Talk about your label situation right now. I know you migrate a lot based on what the best situation is for you. Where are you currently?
Right now I’m staying down with the independents man, because it’s too pivotal. You can’t take on a situation that you want if you always in a situation. You got to leave yourself open, so when that deal that you want comes along you can take it. With that being said, we doing our shit strictly 100% independent. It’s cool cause I got other artists like my girls the Blonde Bandits that I can work with. We also working on another DSGB album that’s bout to be crazy. We just making good music and we’ll worry about the rest later.
What would it take to get you to sign with a major label?
It would really have to be a situation that I want. I understand that better now. I’m not 20 going into the situation with no experience. I know how to finesse it and make this stuff work to my advantage more. I would want more flexibility and independence to be able to record as freely as I want to. When you signed to a major this stuff gets real strict. You look up and you can’t even do a song with your best friend who you been rapping with all your life. I love the freedom of being independent.
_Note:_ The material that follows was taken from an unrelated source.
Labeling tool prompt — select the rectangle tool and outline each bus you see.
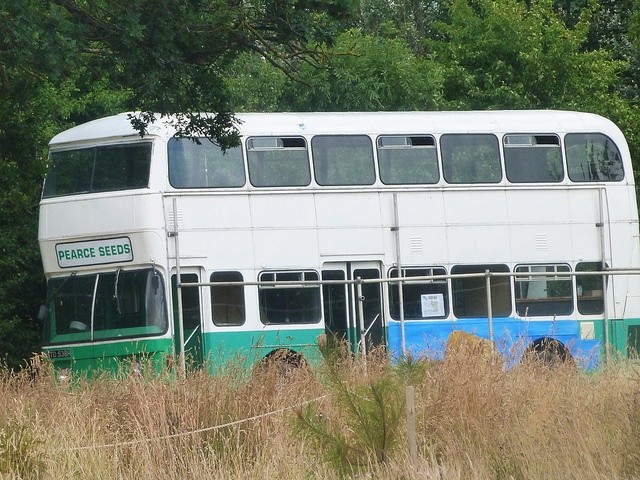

It’s a different grind, but at the same time it’s all for me. I love my position man. Long as I got that belt. I’m the champion.
Yeah, speaking of that belt, that thing is always around you. It’s ubiquitously with you. What’s the significance?
The champ, man. When started that thing with Master P I just felt like the champion, so I released the song “Champion.” That was when [the wrestler] Goldberg was real big. The belt just stuck. People don’t even wanna see me if they don’t see the belt.
Everybody is familiar with where your rap name came from. Your dad being a pastor and all, but with your family being very religious, how do they feel about your rap career and lifestyle?
They cool, man. They love what I’m doing. They praying me up and rooting for me 110%.
Would you ever release a gospel album?
Oh yeah, that’s nothing. I love God, love Jesus just like I did as a child and like everybody should. I don’t have no complex about that. I’m not worried about people thinking I’m weak if I do an album about God. I already do songs about the glory of God on the hardest albums of mine you gon’ hear. Even “Vice Versa” had a lot of religious aspects to it.
What about doing an album in Creole?
Aw yeah man, definitely. As a matter of fact, Haitian Fresh and I are doing a song now called “fas a Fas” for Wyclef’s campaign for President of Haiti. It’s gon’ be cool , man.
Finally, I know you’ve had to have considered releasing a Pastor Troy greatest hits album.
Definitely. We gon’ work on something pretty soon. I got enough hits for it.